The meat of last night’s State of the Union address came mostly at the beginning, when President Bush trumpeted his achievements on foreign policy and the prospects of the economy. But almost as important was what wasn’t said. Apart from “an additional $23 million for schools that want to use drug-testing” and “a four-year, $300 million Prisoner Re-Entry Initiative,” there were no dollar amounts attached to new spending proposals– quite a change from the billions the President proposed last year. That alone made the speech seem a bit more on the “conservative” side than the “compassionate” side, and reflected a tacit acknowledgment of the growing disapproval the president is generating on his own side of the fence. Still, the President offered little of substance to those who are worried about runaway spending.
Bush promised to “limit the burden of government on this economy by acting as good stewards of taxpayers’ dollars,” with a budget “limiting the growth in discretionary spending to less than 4 percent.” But don’t put much stock in that number; at best it depends on Congress holding the line on spending, and at worst it refers to budget authority rather than outlays– that is, substituting the hypothetical spending accounts of government agencies, which can be shifted from year to year, for the actual amount spent within the year. Global Crossing went bankrupt after attempting a similar accounting trick. The Heritage Foundation estimates that actual outlays in 2004 will grow by 10 percent.

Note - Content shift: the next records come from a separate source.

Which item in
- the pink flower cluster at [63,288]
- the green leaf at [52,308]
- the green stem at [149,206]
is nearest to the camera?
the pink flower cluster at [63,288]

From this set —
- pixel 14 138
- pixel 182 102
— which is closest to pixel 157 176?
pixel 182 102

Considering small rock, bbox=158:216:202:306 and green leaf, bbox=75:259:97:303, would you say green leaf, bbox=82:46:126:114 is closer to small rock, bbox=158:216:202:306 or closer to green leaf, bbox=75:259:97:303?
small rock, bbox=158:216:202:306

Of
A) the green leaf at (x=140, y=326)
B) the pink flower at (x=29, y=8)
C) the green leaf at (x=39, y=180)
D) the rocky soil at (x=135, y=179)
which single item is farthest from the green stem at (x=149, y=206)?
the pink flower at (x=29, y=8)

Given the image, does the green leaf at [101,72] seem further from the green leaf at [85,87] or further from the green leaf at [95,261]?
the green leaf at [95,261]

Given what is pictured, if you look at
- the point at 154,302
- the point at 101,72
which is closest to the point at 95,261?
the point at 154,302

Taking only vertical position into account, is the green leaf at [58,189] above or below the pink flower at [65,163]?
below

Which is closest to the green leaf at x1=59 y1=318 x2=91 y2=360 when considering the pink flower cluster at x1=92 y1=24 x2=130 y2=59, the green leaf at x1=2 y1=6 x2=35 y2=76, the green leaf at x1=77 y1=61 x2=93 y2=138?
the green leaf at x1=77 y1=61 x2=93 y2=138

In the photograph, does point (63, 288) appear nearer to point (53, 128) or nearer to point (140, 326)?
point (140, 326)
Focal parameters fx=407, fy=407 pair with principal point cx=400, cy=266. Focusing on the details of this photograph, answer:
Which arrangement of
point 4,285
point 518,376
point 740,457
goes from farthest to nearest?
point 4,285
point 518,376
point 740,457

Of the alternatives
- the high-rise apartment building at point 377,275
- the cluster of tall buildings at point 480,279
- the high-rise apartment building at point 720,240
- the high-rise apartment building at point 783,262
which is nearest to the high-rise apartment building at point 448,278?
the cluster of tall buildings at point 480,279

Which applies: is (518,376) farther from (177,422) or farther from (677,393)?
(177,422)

The tension between Bush and Leviathan Wranglers is nothing new, but the criticism from the right of Republicans’ fiscal policy has reached a crescendo. The leaders of six conservative groups — Heritage, Coalitions for America, Citizens for a Sound Economy, Citizens Against Government Waste, the Club for Growth, and the National Taxpayers Union — held a press conference last week denouncing the pork-laden monstrosity of an Omnibus Appropriations bill currently before the Senate. Yesterday the Wall Street Journal, citing Heritage and the Club for Growth, echoed the sentiment in an editorial titled Drunken GOP Sailors, calling on Bush to veto the bill if it gets to his desk
This would be the first veto of Bush’s presidency. At a roundtable in Washington last week held by the libertarian-conservative America’s Future Foundation, Jim Pinkerton of Newsday and Gene Healy of the Cato Institute (and, often, of this website) were harder on the Bush record than Ramesh Ponnuru of National Review, but all agreed that Bush has seen plenty on his desk worth vetoing. (Every president since John Quincy Adams has used the veto at least once.) A representative from the Republican National Committee (a last-minute substitution for the RNC’s Communications Director, Jim Dyke) was reduced to arguing that Bush’s reluctance to fight with the veto pen was due to a commitment to “change the tone” in Washington. The whole room burst out laughing.
The word “veto” did show up in Bush’s speech, however. “Any attempts to limit the choices of our seniors or to take away their prescription drug coverage under Medicare will meet my veto.” Alas, that’s not exactly the kind of veto threat that conservatives were hoping for.